__Tasks to carry out__.
**1.** Please answer these questions about the hashtag analysis text:
(a) What percent is given for the most popular hashtag on 2018-01-01?
(b) What has been used to store the results, causing trouble when the CSV is loaded back in?
(c) Which function will be changed, while the "save" function stays mostly the same?
**2.** Update the hashtag analysis text between "# Print out" and "hashtag is overall.", inclusive, with "insight" replaced by "perspective".
**3.** Write what comes next in the hashtag analysis text, picking up after its final sentence.
═════ Article
Now that we declared a new version of the previous function, we will now see what it looks like.

In [111]:
# Now lets save the top most popular word by day into their own column
DummyDataframe = DummyDataframe.apply(lambda x: most_popular_hashtag_percent(x, "Hashtag"), axis = 1)

# Print out the first 5 entry
DummyDataframe

Unnamed: 0_level_0,Hashtag,most_popular_hashtag,popular_hashtag_percent
Date,Unnamed: 1_level_1,Unnamed: 2_level_1,Unnamed: 3_level_1
2018-01-01,"[Twitter, Twitter, New2018, JupyterLearning, T...",Twitter,41.67
2018-02-01,"[Twitter, New2018, Twitter, New2018, JupyterLe...",Twitter,45.45
2018-03-01,"[Twitter, New2018, Twitter, New2018, Twitter, ...",Twitter,45.45


As you can see we now have a percent assoicated with the most popular hashtag. Therefore giving us more insight on how "popular" the most popular hashtag is overall.

## Saving our results

Now that we have our results we want to save what we have done. However this is different than what was done in previous notebooks. The reason for this is because we have been using "list" to store the results. When this is converted into a CSV it will be saved as it appears in the panda dataframe. This is problematic when loading the csv back in. This is because when we are loading the csv the program does "not know" that it is suppose to be a "list". Therefore we are going to have to alter the save function made in TATR Panda and CSV of Tweets. Therefore we are going to use the same "save" function (with a slight modification for index), however we are going to change out load function.
══════════
═════ Raw data
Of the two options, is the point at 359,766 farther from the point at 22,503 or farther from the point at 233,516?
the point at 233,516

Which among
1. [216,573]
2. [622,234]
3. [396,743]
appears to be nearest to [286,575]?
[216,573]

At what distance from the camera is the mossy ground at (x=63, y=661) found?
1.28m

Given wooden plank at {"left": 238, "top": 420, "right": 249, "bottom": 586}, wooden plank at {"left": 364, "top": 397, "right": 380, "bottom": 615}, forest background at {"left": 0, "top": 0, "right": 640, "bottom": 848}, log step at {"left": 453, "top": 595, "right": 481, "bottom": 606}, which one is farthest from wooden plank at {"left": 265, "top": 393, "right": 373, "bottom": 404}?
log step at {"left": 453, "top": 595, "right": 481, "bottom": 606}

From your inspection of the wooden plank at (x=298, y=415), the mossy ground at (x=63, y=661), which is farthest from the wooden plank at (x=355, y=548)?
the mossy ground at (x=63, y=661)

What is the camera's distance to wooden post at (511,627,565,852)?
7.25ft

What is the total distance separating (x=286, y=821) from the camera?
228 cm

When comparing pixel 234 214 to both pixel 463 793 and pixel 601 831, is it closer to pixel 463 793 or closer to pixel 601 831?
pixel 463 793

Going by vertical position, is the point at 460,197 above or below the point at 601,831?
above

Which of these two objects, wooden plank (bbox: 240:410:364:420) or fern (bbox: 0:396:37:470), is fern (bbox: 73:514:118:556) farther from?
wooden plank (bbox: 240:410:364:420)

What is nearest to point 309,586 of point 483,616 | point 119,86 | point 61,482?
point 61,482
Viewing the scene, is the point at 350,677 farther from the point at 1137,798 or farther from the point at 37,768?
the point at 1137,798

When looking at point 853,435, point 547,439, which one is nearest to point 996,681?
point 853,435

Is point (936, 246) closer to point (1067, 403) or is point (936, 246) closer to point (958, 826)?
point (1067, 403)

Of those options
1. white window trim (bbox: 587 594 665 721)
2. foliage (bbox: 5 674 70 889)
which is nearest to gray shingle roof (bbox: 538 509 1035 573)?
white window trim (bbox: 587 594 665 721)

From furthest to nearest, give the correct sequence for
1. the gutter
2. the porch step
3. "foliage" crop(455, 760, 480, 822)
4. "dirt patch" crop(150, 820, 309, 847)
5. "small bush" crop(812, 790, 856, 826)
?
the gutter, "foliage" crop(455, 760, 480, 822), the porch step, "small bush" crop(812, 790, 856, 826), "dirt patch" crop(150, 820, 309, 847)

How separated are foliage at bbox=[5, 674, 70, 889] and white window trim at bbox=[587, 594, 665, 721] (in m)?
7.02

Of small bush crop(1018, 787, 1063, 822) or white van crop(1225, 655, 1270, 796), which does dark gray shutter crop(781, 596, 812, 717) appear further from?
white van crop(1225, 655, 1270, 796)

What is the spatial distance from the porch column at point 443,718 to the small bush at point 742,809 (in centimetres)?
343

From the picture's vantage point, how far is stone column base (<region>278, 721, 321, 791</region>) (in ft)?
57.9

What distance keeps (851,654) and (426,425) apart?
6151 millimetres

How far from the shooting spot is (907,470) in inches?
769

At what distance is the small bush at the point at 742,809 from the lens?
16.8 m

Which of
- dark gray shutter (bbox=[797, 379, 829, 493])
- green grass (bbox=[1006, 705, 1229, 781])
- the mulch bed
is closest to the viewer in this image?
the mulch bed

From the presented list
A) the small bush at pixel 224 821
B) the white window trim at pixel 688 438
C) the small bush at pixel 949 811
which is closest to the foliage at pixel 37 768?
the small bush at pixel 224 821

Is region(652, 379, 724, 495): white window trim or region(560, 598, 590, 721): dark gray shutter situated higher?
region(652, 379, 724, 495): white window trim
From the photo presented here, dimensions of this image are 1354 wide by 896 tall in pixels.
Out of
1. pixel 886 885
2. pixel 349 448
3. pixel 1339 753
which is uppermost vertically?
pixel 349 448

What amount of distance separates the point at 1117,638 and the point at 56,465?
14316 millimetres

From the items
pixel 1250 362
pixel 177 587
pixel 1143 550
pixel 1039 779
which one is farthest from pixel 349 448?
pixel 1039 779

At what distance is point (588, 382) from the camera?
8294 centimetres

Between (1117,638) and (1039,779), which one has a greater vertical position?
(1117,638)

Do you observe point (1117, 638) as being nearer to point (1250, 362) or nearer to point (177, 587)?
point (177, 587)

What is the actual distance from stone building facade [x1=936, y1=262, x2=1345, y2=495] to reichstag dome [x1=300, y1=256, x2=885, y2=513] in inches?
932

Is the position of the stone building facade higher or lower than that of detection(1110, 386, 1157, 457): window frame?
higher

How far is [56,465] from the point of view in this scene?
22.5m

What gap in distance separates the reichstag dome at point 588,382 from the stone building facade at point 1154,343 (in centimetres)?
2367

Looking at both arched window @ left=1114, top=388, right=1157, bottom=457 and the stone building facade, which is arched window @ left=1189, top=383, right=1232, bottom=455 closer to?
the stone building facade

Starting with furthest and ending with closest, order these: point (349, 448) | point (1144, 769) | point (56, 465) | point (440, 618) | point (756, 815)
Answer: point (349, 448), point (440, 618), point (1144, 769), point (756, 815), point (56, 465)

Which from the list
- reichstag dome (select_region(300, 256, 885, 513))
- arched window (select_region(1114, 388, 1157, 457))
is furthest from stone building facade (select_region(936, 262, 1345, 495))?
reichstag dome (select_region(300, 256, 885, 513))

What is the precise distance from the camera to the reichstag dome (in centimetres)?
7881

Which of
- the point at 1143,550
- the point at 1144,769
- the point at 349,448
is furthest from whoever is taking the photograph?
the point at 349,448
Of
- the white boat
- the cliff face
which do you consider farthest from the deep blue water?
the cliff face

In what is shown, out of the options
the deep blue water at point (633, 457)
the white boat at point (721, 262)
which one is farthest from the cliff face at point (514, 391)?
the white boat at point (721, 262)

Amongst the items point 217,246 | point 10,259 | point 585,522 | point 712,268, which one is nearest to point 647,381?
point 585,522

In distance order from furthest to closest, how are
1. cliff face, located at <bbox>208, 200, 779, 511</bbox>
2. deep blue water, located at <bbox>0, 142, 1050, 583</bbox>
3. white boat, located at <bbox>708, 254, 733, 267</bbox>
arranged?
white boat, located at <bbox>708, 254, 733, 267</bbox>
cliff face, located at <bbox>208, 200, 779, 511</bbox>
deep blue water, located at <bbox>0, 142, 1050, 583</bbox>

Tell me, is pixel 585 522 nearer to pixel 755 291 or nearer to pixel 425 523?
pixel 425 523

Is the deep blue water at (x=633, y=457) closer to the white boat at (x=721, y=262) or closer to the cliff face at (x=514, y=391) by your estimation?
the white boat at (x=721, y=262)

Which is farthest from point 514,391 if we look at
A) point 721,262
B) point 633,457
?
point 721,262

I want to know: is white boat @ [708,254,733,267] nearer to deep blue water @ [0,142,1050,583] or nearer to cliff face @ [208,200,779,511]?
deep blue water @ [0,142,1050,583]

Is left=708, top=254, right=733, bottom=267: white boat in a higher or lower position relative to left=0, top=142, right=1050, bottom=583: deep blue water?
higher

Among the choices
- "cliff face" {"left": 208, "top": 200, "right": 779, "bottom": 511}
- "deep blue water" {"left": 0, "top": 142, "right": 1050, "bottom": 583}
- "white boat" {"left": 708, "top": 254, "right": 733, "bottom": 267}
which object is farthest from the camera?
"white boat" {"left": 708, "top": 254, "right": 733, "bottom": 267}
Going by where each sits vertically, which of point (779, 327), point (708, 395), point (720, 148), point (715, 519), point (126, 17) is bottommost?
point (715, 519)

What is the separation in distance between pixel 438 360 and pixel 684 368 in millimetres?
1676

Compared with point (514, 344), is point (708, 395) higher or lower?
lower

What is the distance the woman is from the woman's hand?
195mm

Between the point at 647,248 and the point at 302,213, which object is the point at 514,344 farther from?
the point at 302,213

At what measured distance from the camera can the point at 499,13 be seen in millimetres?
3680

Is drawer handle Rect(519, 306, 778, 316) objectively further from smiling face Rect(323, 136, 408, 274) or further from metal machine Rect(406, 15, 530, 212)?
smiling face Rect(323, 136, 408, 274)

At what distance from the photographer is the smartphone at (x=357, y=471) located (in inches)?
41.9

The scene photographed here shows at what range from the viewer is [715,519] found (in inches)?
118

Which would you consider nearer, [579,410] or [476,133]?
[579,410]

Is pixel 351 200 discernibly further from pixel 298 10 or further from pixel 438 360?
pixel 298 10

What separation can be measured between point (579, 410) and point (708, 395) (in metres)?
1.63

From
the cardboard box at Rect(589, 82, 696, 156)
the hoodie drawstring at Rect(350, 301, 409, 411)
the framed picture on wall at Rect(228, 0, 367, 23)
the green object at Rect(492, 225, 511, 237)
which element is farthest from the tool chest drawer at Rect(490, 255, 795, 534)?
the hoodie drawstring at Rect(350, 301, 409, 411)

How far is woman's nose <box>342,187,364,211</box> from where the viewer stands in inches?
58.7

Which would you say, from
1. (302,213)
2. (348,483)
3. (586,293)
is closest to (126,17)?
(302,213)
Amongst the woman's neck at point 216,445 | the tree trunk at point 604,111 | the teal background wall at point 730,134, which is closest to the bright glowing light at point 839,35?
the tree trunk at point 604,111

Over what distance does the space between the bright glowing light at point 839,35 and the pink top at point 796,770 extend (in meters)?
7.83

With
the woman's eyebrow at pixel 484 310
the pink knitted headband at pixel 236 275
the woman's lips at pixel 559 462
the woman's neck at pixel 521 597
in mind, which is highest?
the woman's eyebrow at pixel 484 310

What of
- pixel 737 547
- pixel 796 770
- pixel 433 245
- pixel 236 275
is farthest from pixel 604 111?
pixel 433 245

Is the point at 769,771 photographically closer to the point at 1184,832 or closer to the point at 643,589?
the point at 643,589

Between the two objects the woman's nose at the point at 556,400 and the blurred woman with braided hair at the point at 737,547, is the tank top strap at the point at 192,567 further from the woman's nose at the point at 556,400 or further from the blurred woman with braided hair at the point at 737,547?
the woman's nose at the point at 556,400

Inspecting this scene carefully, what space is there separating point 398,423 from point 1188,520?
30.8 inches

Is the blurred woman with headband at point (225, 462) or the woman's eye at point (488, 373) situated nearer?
══════════
__Results of the tasks__.
**1.**
(a) 41.67
(b) "list"
(c) The load function.

**2.**
# Print out the first 5 entry
DummyDataframe

Unnamed: 0_level_0,Hashtag,most_popular_hashtag,popular_hashtag_percent
Date,Unnamed: 1_level_1,Unnamed: 2_level_1,Unnamed: 3_level_1
2018-01-01,"[Twitter, Twitter, New2018, JupyterLearning, T...",Twitter,41.67
2018-02-01,"[Twitter, New2018, Twitter, New2018, JupyterLe...",Twitter,45.45
2018-03-01,"[Twitter, New2018, Twitter, New2018, Twitter, ...",Twitter,45.45


As you can see we now have a percent assoicated with the most popular hashtag. Therefore giving us more perspective on how "popular" the most popular hashtag is overall.

**3.**
Using the function "ast.literal_eval" we can interpret the string of character as a list. 

To find out more about this function see:
* https://docs.python.org/2/library/ast.html

In [124]:
'''
Save the dataframe into a file

:dataframe: The dataframe that is being saved
:name_of_file:    The name of the CSV file you wish to save it as
:index: If you want to save the index set to true
'''
def save_frame_to_CSV(dataframe, name_of_file, index_save):
    
    print("Begin saving dataframe into a csv...\n")
    
    # Attach the CSV file extendsion to the name
    name = name_of_file + ".csv"
    
    # Convert the dataframe into a CSV that is seperated by commas
    # Remove "index=False" if you want to save the index
    dataframe.to_csv(name, sep=',', encoding='utf-8', index=index_save)
    
    print("Finish and saved into " + name + "\n")

In [160]:
'''
Similar to the old load csv file before except this converts the list present in the csv back into list objects to be used
Parameters:

:dataframe: The dataframe that is being saved
:name_of_file:    The name of the CSV file you wish to save it as
:csv_file_name   = Name of the file to load
:colList         = Which columns that are a list
'''
def read_CSV_file_convert (csv_file_name, colList, convertList):
    
    # Create the function to convert to a list
    string_to_list = lambda x: ast.literal_eval(str(x))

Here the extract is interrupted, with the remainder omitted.